Supplied passage:
Segment Open
Emerging from the shadows

It's only been a month and a half since I wrote my mega-preview of Age Of Wonders III and spending around fifteen hours with a review copy of the game hasn’t done a great deal to change my mind about its many merits. It hasn’t extended its tendrils to tickle any deeper fancies either, although I’ll concede that the world is a little weirder and more wonderful than my initial expeditions suggested. I've spent many hours with the long-awaited strategy sequel and here's wot I think.

When I started writing for RPS, I didn't expect I'd ever be reviewing an Age of Wonders sequel. Now, thanks to reclaimed publishing rights and a bit of Notch magic, the venerable series has returned. It's still capable of eating my evenings and nights, but thankfully I don't have a degree to work on this time around. In fact, playing the game has been my job for the last few days, which is an almost entirely pleasing state of affairs. I've barely complained about the hard labour and long hours at all this week.

Even though I'm weary of dungeons, dragons, Tolkiens and toadstools, an army of fairies going head to head with an assembly of theocratic orcs is quite a sight to see. Mixing up classes and races creates some unusual combinations. Winged avenger orcs look like green-skinned archangels soaring across the battlefield and the dreadnaught class ensures that everyone can get involved with some steampunk sorcery rather than just the dwarves. In general, racial traits are inherent while class-specific skills and units are unlocked through construction and research.

This means that a leader’s choice of profession is considerably more important than the species they were born as, which makes the world of Age of Wonders remarkably progressive as far as fantasy environments go, even if many of the lady elves do look in danger of catching a chill. No longer are dwarves doomed to a life in the mines. Infant orcs shall no longer be placed straight into barbarian school and wee draconians can aspire to be more than a giant’s Zippo.

Leaders and the heroes they hire act as a solid core for each empire in the game. To destroy an enemy entirely, the leader must be killed and the Throne destroyed before the swine can regenerate three turns later, like a delayed Doctor Who. They are precious, those leaders, and eventually become formidable units in their own right, capable of casting powerful spells and laden down with shiny magical trinkets. From time to time, armies and dens of monsters will fall, freeze or frazzle before them but they’re not omnipotent. Without backup, even the mightiest can’t compete against the sort of odds a smart opponent will pitch against them.

Age of Wonders hasn’t evolved into an RPG, it’s just spent some time over the eleven years since it last appeared smooching with RPGs. At its core, the game is still about building settlements, expanding them and creating armies. Leaders now act as a much sharper point at the head of those armies and provide each opponent with an extra dollop of personality.

It’s been such a long time since I played the previous games in the series that I can’t remember if they were quite as combat-focused. I think they were, since most of my memories involve tactical battles and fireballs raining down from the skies, but AOW III is surprisingly aggressive. Wandering monsters aren’t anywhere near as threatening as the city-smiting creatures that haunt Warlock II but independent settlements jostle for space, and when you meet your actual opponents they’ll often make your life a misery.

That’s a good thing. Not because I want you to be miserable – we’re all friends here – but because it’s a sign of AI that is capable of challenging and confounding. I’m not going to argue that it has functionally complex routines or an in-built unpredictability because I really don’t know, but I can tell you that I’ve received my fair share of beatings during the two campaigns and on a lovely assortment of random maps.
Segment Closed
Stored data:
Segment Open
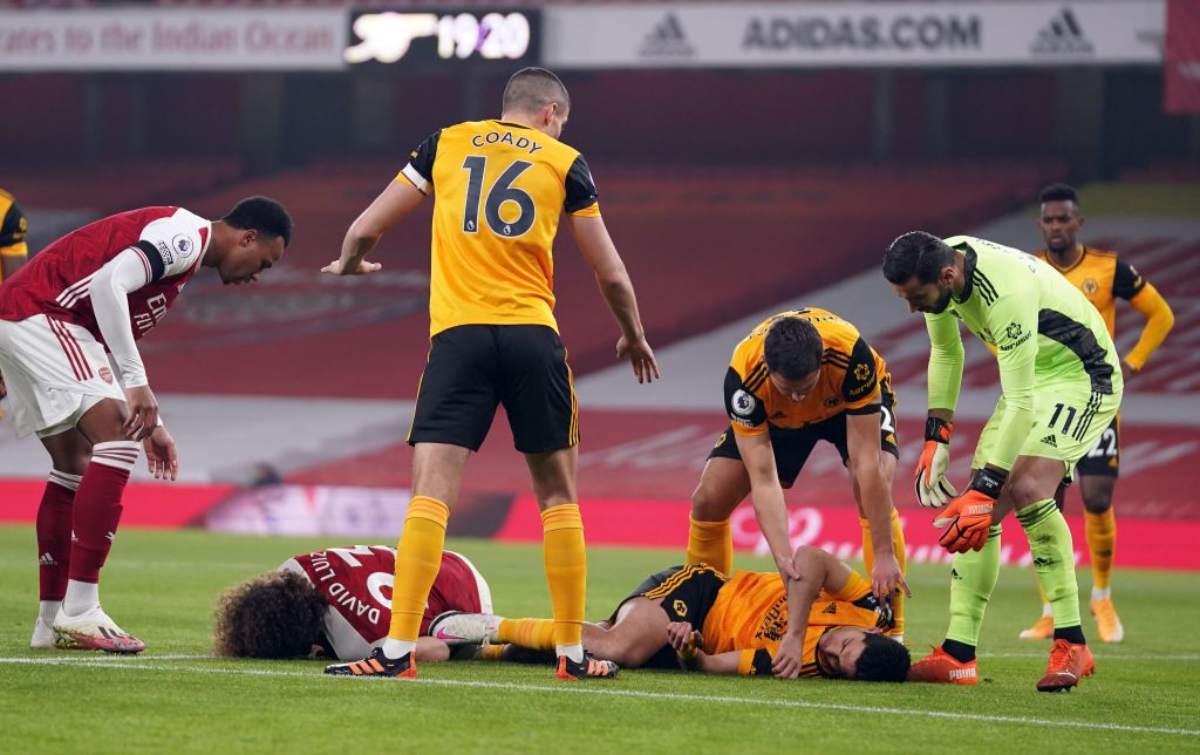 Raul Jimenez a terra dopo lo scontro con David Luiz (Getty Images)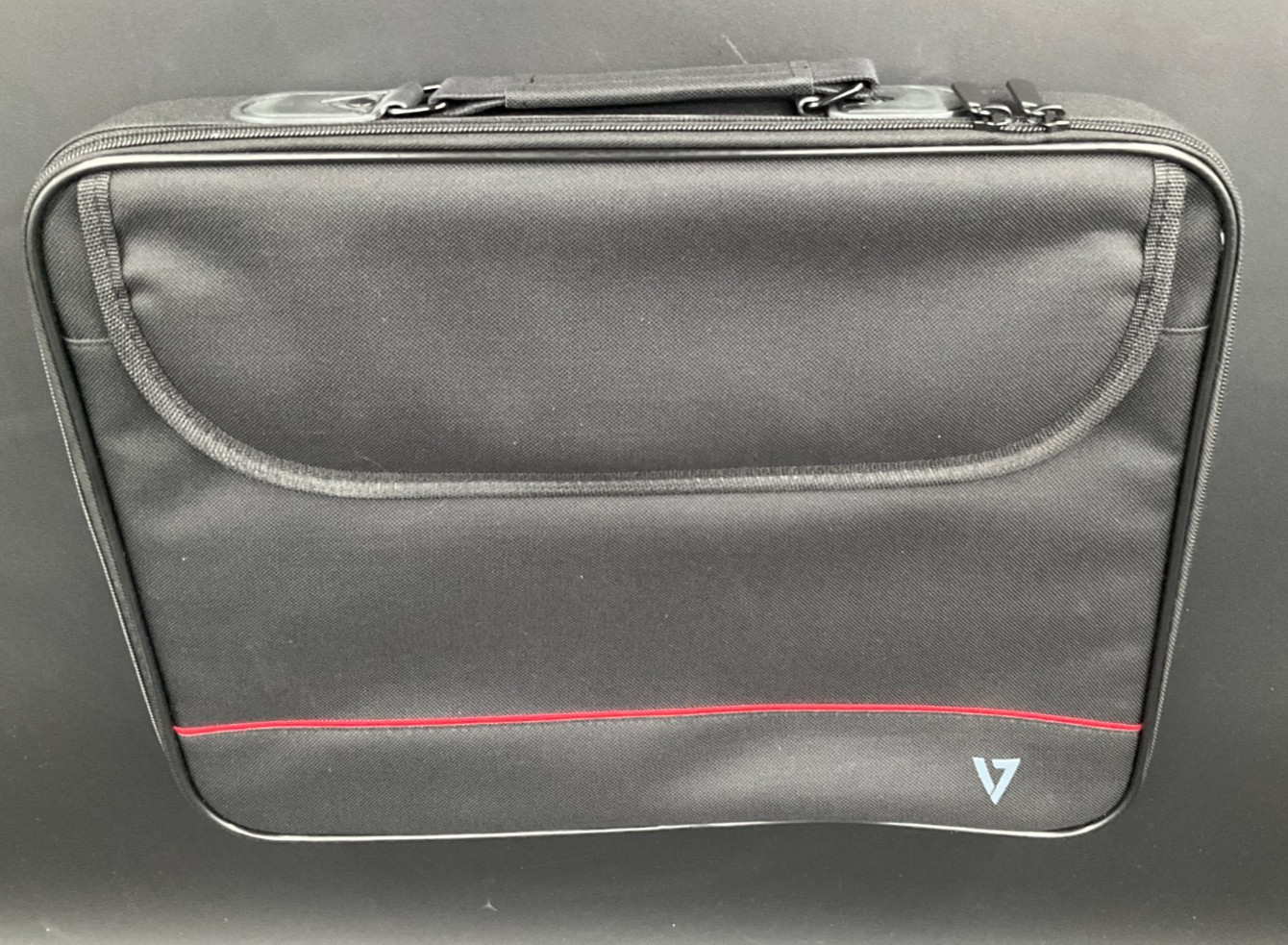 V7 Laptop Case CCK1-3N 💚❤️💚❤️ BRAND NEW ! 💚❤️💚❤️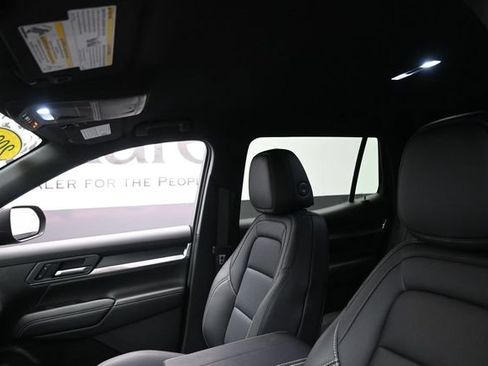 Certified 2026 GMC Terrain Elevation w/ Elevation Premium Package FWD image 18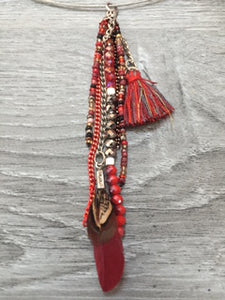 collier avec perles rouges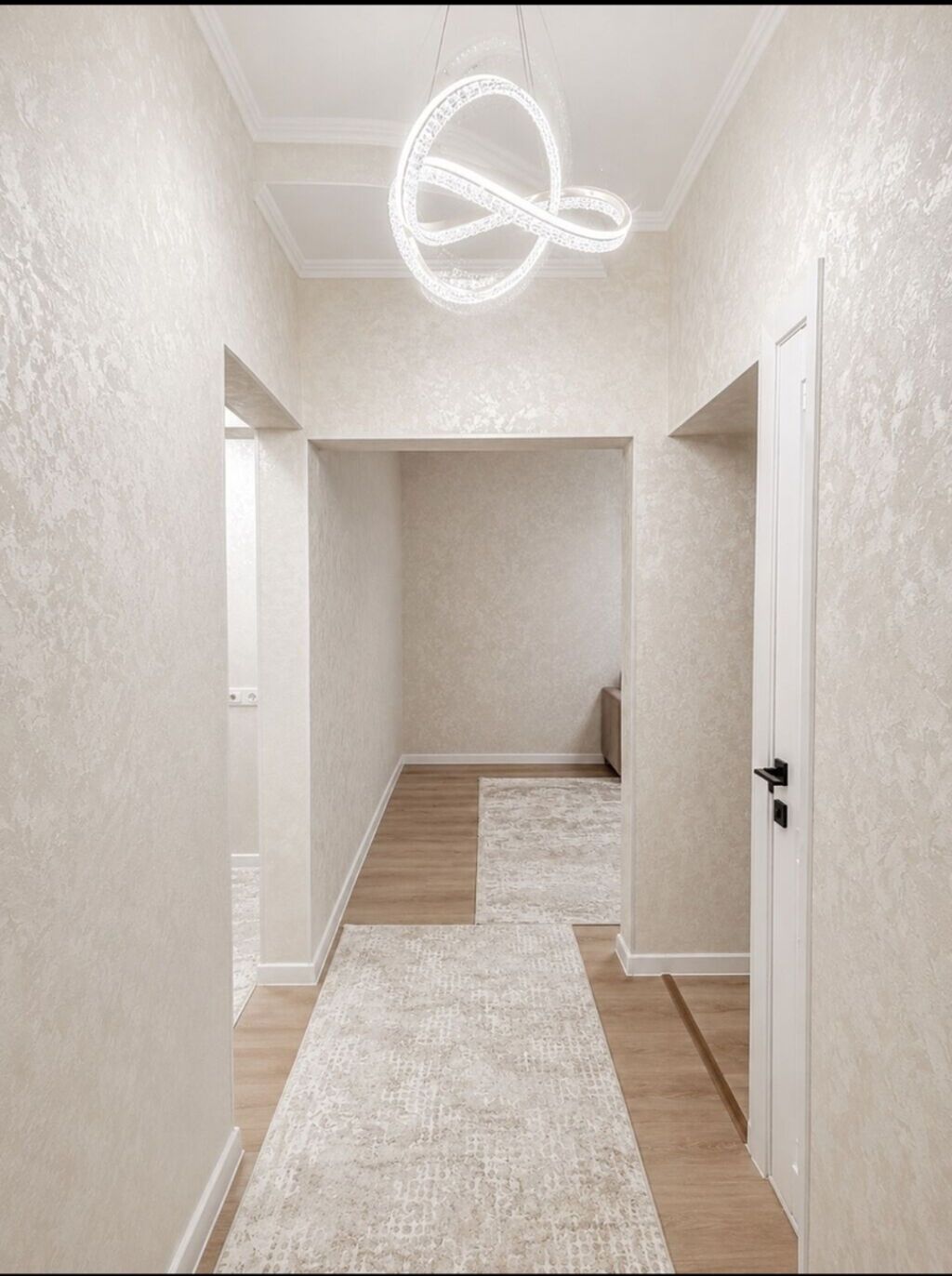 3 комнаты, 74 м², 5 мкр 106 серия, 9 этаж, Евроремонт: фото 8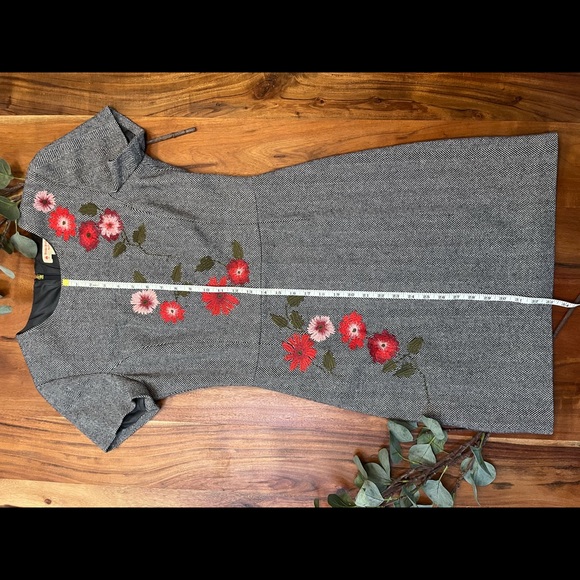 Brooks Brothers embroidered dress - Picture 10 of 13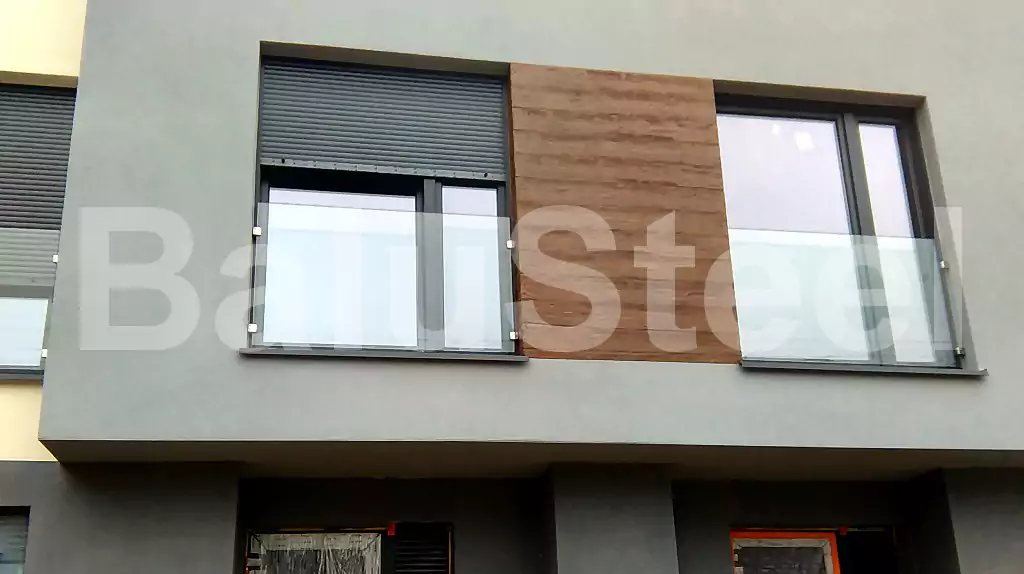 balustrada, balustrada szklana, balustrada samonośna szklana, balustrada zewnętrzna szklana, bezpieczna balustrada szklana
Segment Closed
Problems and tasks:
A) Duplicate the part of the Age of Wonders III review that begins at the words "When I started" and stops after "all this week.".
B) Decide whether each statement agrees with the Age of Wonders III review: (i) the reviewer spent around fifteen hours with a review copy of the game; (ii) racial traits are unlocked through construction and research; (iii) wandering monsters are more threatening than the creatures in Warlock II. Answer each with yes or no and quote the deciding words.
C) According to the Age of Wonders III review, how many years had passed since the series last appeared?
The data comes from a separate source.

Solved problems:
A)
When I started writing for RPS, I didn't expect I'd ever be reviewing an Age of Wonders sequel. Now, thanks to reclaimed publishing rights and a bit of Notch magic, the venerable series has returned. It's still capable of eating my evenings and nights, but thankfully I don't have a degree to work on this time around. In fact, playing the game has been my job for the last few days, which is an almost entirely pleasing state of affairs. I've barely complained about the hard labour and long hours at all this week.

B)
(i) Yes: "spending around fifteen hours with a review copy of the game"
(ii) No: "racial traits are inherent while class-specific skills and units are unlocked through construction and research"
(iii) No: "Wandering monsters aren’t anywhere near as threatening as the city-smiting creatures that haunt Warlock II"

C) Eleven years.